Dr. Marsh-Armstrong’s immediate goal is to produce "reporter frogs" for 1000 human genes, concentrating on neural genes already implicated in human disease, or genes whose function is known or presumed to be involved in the regulation of transcription. Commercially available clones that have large (~200kb) fragments of human genomic DNA cloned in bacterial artificial chromosomes (BACs) will be made into vital reporter constructs by inserting the green fluorescent protein (GFP) using efficient recombination technology in bacteria. Since these frogs’ embryonic development occurs externally, animals transgenic for these GFP-tagged BACs will report when and where the human genes are expressed during development. Expression patterns seen in transgenic frogs will be related to the phenotypes of genetic disorders that map near the chromosomal sites of origin for the BACs. Further, families of animals carrying these transgenes will become powerful tools to perform further high-throughput screens for genes and other molecules that regulate the expression of human genes.

Recent Publications/Presentations:

Marsh-Armstrong N, Cai, L., and Brown, D.D. (2004) Thyroid hormone controls the development of connections between the spinal cord and limbs during Xenopus laevis metamorphosis.

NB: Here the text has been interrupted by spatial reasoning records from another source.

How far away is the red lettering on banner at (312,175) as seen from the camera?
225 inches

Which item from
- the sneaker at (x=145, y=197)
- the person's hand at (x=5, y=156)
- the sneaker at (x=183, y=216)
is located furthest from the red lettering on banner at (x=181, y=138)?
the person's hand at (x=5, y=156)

Proc. Natl. Acad. Sci. 101: 165-170.

Luo, W., Marsh-Armstrong N, Rattner, A., and Nathans, J. (2004) An outer segment localization signal at the carboxy-terminus of the photoreceptor-specific retinol dehydrogenase. J. Neurosci. In press.

Kefalov, V., Fu, Y., Marsh-Armstrong N, and Yau, K-W. (2003) Role of visual pigment properties in rod and cone phototransduction. Nature 425, 526-531.

Marsh-Armstrong N, Huang H, Remo BF, Liu TT, and Brown DD. (1999) Asymmetric growth and development of the Xenopus laevis retina during metamorphosis is controlled by type III deiodinase. Neuron. 24, 871-878.

Marsh-Armstrong N, Huang H, Berry DL, and Brown DD. (1999) Germ-line transmission of transgenes in Xenopus laevis. Proc. Natl. Acad. Sci. USA 96, 14389-14393.

Huang H, Marsh-Armstrong N, Brown DD. (1999). Metamorphosis is inhibited in transgenic Xenopus laevis tadpoles that overexpress type III deiodinase. Proc. Natl. Acad. Sci. USA 96, 962-967.